▶ Requirement
Pull out every line of the data below that contains the word "What" and copy each one in full.

▶ Record set
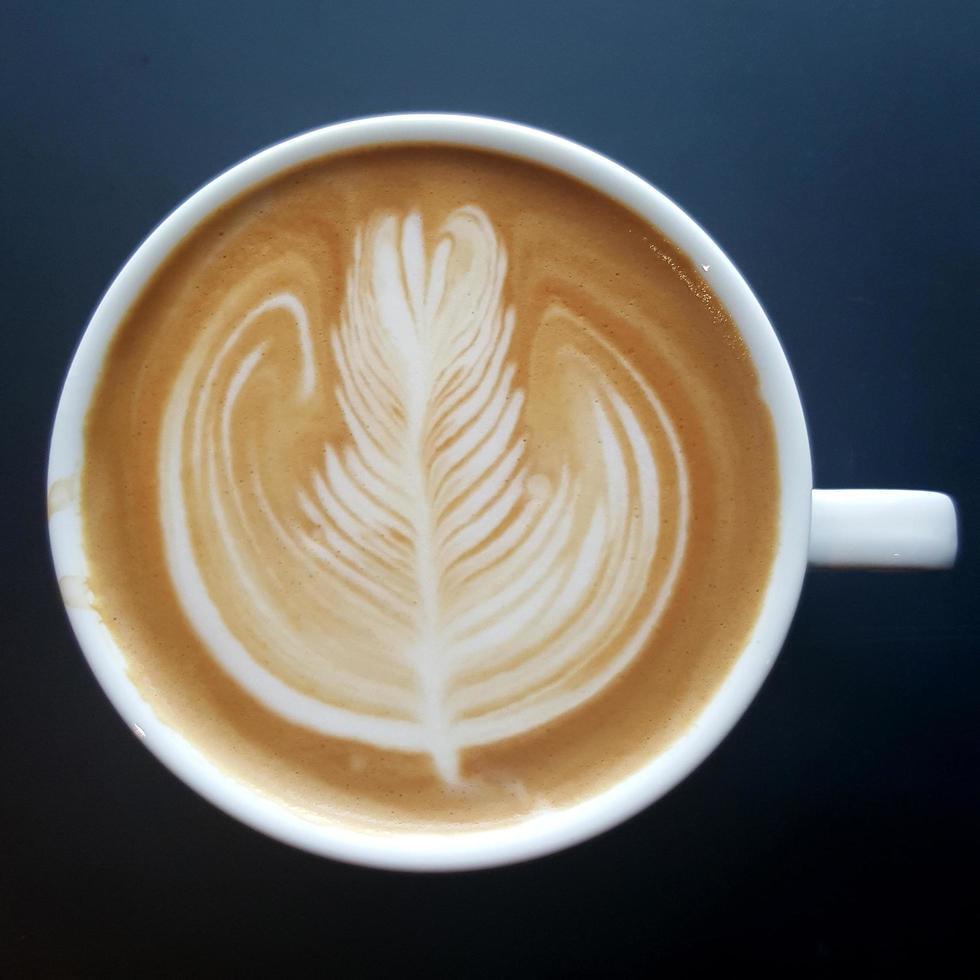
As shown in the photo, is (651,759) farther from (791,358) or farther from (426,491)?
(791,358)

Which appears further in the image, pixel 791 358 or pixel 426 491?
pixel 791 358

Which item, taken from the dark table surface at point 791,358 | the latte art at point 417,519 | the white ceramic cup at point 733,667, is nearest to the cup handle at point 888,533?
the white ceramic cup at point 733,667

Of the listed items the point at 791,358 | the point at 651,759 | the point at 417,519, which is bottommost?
==
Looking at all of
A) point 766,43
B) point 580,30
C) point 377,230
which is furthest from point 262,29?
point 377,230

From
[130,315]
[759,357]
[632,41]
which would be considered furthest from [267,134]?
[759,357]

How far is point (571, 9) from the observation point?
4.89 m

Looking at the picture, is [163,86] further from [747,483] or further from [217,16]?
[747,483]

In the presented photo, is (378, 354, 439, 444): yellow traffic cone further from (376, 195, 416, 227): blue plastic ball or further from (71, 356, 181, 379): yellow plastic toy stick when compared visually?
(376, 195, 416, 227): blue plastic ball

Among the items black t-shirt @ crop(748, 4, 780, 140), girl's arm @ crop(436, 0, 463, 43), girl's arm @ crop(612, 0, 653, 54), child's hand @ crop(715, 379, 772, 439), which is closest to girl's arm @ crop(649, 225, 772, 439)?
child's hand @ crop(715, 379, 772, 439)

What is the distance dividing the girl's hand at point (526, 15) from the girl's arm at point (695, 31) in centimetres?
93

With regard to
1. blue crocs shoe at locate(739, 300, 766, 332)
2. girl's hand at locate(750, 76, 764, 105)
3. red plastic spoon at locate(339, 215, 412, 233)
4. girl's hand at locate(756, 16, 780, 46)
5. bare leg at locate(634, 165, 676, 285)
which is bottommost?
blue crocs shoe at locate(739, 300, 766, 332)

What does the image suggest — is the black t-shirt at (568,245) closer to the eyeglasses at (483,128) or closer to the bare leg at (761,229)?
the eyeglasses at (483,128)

▶ Result below
What is the distance dividing the girl's hand at point (526, 15) from the girl's arm at point (695, 31) in centimetres?
What does the image suggest — is the black t-shirt at (568,245) closer to the eyeglasses at (483,128) or closer to the bare leg at (761,229)?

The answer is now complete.